* Begin DATA PROVIDED *

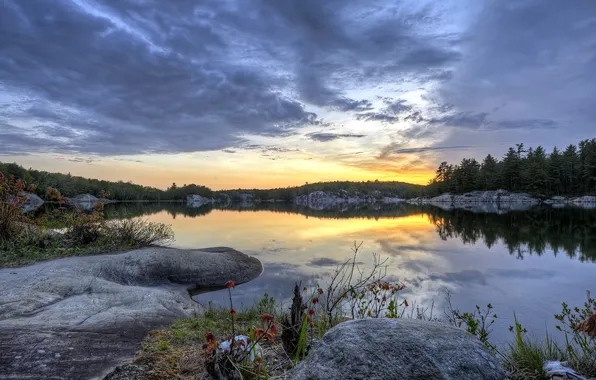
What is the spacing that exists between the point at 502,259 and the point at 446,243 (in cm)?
567

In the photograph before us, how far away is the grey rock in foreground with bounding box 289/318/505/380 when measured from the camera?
117 inches

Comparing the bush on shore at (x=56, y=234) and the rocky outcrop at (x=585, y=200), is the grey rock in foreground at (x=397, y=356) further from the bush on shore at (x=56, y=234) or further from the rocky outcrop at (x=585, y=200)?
the rocky outcrop at (x=585, y=200)

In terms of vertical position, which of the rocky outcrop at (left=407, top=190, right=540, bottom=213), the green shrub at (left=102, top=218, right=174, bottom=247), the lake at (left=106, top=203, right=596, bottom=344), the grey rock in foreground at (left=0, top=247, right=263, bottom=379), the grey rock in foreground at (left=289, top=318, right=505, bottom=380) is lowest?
the lake at (left=106, top=203, right=596, bottom=344)

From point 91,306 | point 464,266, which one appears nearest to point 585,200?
point 464,266

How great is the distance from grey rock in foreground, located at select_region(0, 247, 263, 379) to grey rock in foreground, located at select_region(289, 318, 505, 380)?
2.96 m

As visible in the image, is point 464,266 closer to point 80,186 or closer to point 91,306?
point 91,306

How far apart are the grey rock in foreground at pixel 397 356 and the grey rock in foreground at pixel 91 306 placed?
117 inches

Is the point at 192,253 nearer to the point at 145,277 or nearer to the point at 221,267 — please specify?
the point at 221,267

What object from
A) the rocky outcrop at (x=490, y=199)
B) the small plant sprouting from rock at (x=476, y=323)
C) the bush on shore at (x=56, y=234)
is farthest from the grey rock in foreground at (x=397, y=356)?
the rocky outcrop at (x=490, y=199)

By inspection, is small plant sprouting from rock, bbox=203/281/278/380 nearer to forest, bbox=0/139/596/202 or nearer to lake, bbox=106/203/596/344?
lake, bbox=106/203/596/344

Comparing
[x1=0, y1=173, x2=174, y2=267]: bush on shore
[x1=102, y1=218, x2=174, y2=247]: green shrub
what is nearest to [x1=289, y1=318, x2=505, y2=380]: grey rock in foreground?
[x1=0, y1=173, x2=174, y2=267]: bush on shore

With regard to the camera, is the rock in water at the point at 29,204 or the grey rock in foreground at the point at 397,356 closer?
the grey rock in foreground at the point at 397,356

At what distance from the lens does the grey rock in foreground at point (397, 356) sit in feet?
9.75

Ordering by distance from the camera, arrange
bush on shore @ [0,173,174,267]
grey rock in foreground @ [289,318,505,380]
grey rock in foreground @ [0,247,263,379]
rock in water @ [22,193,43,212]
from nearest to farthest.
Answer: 1. grey rock in foreground @ [289,318,505,380]
2. grey rock in foreground @ [0,247,263,379]
3. bush on shore @ [0,173,174,267]
4. rock in water @ [22,193,43,212]
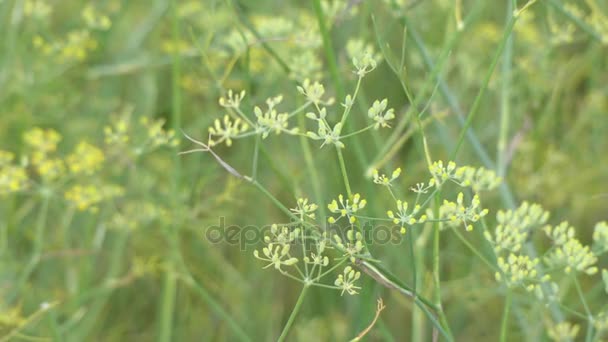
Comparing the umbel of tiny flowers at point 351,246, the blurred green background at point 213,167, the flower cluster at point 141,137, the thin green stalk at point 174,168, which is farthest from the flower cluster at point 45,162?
the umbel of tiny flowers at point 351,246

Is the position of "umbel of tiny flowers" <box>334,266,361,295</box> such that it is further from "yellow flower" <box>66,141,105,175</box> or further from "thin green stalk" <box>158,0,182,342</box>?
"yellow flower" <box>66,141,105,175</box>

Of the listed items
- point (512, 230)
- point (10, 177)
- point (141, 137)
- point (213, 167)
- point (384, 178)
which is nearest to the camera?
point (384, 178)

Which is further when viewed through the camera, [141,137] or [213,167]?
[141,137]

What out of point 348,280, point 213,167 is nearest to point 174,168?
point 213,167

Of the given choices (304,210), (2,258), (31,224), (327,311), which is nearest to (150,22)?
(31,224)

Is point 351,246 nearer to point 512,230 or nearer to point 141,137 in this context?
point 512,230

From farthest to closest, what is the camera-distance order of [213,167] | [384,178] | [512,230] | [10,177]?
[213,167] < [10,177] < [512,230] < [384,178]

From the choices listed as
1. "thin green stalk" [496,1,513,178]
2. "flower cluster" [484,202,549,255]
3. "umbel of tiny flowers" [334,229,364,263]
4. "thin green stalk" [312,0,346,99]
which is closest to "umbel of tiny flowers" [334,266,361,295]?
"umbel of tiny flowers" [334,229,364,263]

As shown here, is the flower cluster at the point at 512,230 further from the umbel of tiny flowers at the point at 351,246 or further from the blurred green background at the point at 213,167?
the blurred green background at the point at 213,167
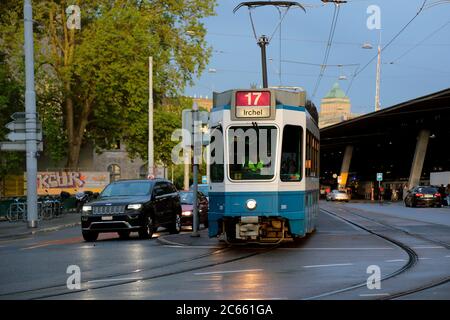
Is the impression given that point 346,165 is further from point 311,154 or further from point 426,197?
point 311,154

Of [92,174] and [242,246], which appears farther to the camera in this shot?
[92,174]

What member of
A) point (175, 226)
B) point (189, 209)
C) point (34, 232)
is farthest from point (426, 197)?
point (34, 232)

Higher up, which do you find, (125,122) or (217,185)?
(125,122)

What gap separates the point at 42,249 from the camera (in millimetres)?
19219

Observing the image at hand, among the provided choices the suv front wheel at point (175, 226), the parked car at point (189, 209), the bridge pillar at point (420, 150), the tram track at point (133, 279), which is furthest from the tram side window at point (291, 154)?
the bridge pillar at point (420, 150)

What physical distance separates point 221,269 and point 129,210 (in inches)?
348

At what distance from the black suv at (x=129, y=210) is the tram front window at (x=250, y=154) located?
5339mm

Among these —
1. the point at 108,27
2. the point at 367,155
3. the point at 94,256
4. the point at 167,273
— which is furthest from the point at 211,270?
the point at 367,155

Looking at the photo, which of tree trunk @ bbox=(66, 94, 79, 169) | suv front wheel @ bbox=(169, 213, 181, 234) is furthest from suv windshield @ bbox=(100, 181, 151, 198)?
tree trunk @ bbox=(66, 94, 79, 169)

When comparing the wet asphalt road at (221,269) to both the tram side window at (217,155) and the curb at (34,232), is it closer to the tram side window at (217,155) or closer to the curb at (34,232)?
the tram side window at (217,155)

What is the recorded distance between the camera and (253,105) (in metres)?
17.5

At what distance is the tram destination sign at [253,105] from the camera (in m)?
17.5
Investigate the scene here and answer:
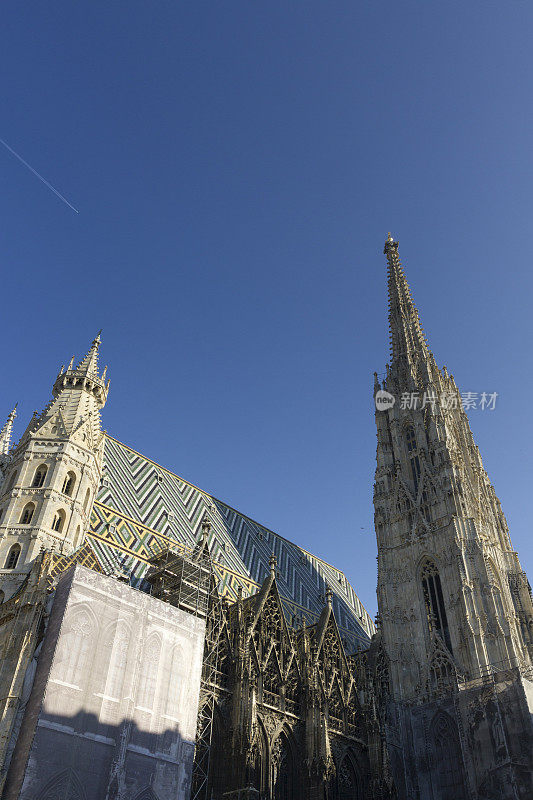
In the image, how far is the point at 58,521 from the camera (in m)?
23.4

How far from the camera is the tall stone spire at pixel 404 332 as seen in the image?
40.5 metres

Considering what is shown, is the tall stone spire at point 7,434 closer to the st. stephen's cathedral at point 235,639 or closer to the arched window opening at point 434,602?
the st. stephen's cathedral at point 235,639

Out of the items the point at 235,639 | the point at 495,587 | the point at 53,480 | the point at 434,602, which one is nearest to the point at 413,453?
the point at 434,602

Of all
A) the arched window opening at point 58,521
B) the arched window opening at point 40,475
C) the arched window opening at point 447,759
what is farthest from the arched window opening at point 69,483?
the arched window opening at point 447,759

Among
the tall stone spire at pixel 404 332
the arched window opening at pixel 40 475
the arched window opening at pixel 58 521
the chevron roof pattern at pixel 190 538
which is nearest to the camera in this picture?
the arched window opening at pixel 58 521

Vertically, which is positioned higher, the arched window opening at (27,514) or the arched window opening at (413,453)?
the arched window opening at (413,453)

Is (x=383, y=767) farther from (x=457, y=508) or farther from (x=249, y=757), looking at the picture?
(x=457, y=508)

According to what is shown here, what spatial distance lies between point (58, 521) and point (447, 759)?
1733cm

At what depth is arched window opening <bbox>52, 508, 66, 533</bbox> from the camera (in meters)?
23.1

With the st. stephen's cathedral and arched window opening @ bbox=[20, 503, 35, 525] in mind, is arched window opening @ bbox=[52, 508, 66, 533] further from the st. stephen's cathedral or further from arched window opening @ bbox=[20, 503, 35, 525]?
arched window opening @ bbox=[20, 503, 35, 525]

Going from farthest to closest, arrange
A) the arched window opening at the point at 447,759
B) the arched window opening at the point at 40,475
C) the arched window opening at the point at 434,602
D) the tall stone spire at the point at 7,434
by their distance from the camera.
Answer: the tall stone spire at the point at 7,434, the arched window opening at the point at 434,602, the arched window opening at the point at 447,759, the arched window opening at the point at 40,475

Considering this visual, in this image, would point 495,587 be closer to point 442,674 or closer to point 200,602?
point 442,674

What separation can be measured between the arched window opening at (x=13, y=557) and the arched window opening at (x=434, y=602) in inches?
697

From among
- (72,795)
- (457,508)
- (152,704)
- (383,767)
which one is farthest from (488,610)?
(72,795)
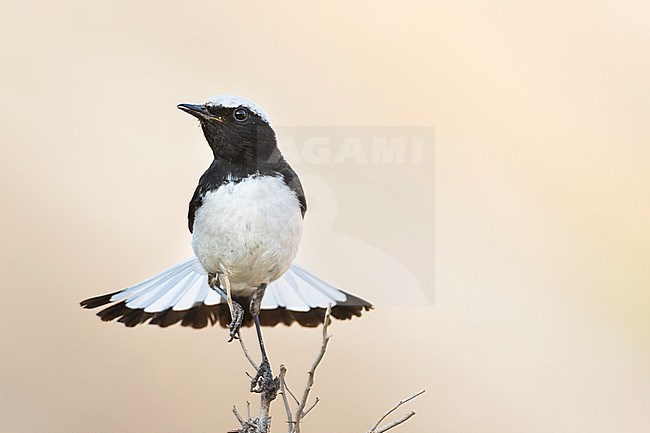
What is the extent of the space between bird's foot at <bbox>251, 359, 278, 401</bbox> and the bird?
0.02m

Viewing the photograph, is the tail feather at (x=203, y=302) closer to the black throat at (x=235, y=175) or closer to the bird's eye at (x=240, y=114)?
the black throat at (x=235, y=175)

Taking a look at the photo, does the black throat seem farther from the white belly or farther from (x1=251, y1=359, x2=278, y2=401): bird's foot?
(x1=251, y1=359, x2=278, y2=401): bird's foot

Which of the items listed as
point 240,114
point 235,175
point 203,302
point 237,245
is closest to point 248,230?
point 237,245

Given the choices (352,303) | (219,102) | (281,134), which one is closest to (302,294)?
(352,303)

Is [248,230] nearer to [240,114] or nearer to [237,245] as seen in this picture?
[237,245]

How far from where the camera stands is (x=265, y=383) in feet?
8.46

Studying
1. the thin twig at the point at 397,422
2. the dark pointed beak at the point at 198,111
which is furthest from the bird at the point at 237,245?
the thin twig at the point at 397,422

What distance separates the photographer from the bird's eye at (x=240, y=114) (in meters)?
2.93

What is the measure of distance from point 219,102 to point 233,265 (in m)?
0.66

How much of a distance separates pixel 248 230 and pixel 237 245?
0.07 meters

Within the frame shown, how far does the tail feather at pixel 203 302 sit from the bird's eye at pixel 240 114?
2.41 feet

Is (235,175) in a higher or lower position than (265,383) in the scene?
higher

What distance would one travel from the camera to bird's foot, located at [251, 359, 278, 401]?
94.0 inches

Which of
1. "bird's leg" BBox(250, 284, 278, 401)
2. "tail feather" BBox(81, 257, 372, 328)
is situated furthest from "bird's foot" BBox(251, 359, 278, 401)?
"tail feather" BBox(81, 257, 372, 328)
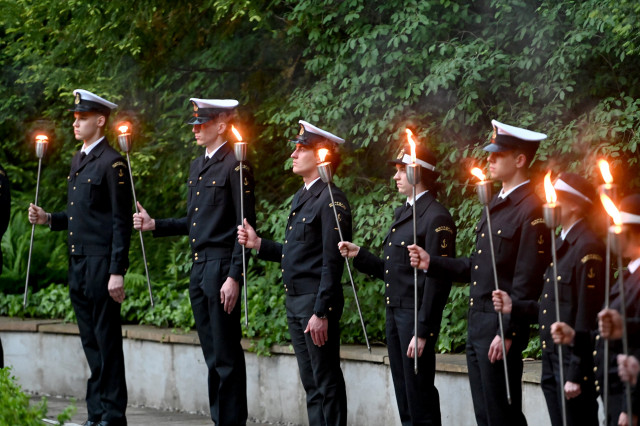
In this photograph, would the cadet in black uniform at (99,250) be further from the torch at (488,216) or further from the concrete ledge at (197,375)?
the torch at (488,216)

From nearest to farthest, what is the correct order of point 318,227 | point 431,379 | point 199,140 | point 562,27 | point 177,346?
point 431,379
point 318,227
point 199,140
point 562,27
point 177,346

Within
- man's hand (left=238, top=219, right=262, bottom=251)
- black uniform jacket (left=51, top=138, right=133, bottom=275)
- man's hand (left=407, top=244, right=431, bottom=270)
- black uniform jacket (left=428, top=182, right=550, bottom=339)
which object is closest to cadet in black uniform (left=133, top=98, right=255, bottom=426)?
man's hand (left=238, top=219, right=262, bottom=251)

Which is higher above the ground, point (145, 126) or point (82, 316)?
point (145, 126)

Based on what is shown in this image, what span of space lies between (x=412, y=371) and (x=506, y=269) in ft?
3.43

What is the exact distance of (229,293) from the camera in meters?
7.71

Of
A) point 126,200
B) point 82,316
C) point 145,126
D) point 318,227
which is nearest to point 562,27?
point 318,227

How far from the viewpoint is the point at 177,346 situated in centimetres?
1048

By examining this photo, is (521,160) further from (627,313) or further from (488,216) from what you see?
(627,313)

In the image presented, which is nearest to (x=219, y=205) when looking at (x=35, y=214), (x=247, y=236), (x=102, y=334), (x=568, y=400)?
(x=247, y=236)

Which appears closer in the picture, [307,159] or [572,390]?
[572,390]

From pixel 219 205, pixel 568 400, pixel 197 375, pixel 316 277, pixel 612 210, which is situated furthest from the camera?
pixel 197 375

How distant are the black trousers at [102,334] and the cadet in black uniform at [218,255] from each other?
553 mm

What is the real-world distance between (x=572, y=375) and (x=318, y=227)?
2408mm

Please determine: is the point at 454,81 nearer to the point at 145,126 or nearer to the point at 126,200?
the point at 126,200
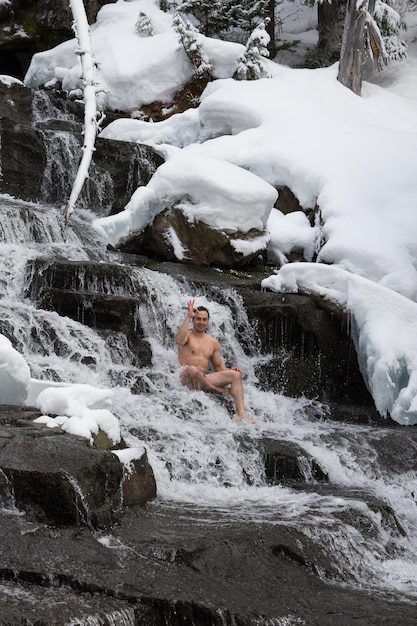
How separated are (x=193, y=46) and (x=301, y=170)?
5.54 m

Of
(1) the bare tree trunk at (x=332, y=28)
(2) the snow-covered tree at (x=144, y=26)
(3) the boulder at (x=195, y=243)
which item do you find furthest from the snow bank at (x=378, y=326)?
(1) the bare tree trunk at (x=332, y=28)

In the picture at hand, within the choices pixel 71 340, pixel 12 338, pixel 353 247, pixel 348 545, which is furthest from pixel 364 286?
pixel 348 545

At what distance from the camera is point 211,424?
7762 millimetres

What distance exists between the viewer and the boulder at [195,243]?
11414 mm

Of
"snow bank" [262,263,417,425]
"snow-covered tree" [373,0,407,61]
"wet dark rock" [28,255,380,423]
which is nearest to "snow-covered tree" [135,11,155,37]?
"snow-covered tree" [373,0,407,61]

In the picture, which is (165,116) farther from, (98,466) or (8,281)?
(98,466)

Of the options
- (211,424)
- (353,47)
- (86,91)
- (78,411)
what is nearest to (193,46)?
(353,47)

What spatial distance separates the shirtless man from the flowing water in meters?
0.20

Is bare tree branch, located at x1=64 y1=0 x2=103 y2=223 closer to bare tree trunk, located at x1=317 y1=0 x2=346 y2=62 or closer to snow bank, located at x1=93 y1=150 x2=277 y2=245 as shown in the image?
snow bank, located at x1=93 y1=150 x2=277 y2=245

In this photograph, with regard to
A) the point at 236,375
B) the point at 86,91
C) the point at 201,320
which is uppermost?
the point at 86,91

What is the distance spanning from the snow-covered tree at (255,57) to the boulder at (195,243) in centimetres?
630

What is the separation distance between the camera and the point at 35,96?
52.9ft

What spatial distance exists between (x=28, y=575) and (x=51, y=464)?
103cm

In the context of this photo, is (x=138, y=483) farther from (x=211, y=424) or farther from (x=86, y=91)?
(x=86, y=91)
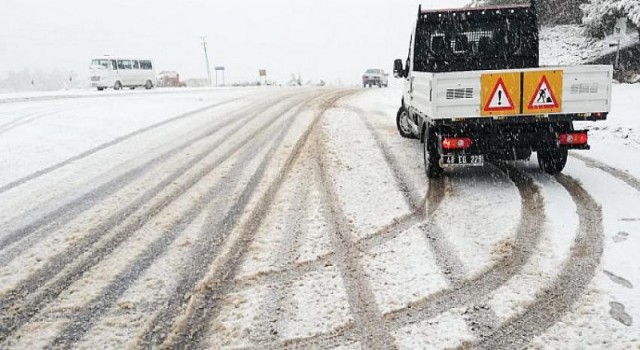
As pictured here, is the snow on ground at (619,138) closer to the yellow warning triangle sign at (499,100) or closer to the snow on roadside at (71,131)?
the yellow warning triangle sign at (499,100)

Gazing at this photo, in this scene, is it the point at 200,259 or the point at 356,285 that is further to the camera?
the point at 200,259

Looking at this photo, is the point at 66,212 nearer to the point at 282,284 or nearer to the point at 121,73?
the point at 282,284

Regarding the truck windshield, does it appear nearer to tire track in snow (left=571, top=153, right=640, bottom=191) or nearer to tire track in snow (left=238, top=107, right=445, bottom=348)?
tire track in snow (left=571, top=153, right=640, bottom=191)

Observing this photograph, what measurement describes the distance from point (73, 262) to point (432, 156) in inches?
196

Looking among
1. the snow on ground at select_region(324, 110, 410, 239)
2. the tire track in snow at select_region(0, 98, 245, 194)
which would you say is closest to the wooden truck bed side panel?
the snow on ground at select_region(324, 110, 410, 239)

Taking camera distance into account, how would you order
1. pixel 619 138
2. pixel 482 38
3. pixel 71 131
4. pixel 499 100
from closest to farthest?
pixel 499 100, pixel 482 38, pixel 619 138, pixel 71 131

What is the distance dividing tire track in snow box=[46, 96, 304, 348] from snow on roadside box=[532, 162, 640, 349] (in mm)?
2786

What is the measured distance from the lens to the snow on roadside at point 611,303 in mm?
3291

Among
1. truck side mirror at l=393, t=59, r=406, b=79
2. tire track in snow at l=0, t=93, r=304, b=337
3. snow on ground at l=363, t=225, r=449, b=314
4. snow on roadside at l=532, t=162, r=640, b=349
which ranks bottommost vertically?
snow on roadside at l=532, t=162, r=640, b=349

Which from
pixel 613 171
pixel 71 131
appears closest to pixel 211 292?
pixel 613 171

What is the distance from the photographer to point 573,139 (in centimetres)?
676

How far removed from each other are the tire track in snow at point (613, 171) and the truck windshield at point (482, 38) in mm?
1957

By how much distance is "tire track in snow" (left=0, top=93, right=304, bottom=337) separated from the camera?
3.94 metres

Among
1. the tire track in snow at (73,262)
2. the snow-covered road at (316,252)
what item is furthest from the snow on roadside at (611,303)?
the tire track in snow at (73,262)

* End DATA PROVIDED *

▶ **WRITTEN PROBLEM**: Change "tall stone spire" to "stone tower" in the stretch of items from the line containing "How far from the camera" through the line containing "40.5 metres", and give only those lines back with nothing else altered.

▶ **SOLUTION FOR THIS PROBLEM**:
How far from the camera is the stone tower at pixel 404 332 as seen in the image?
40.5 metres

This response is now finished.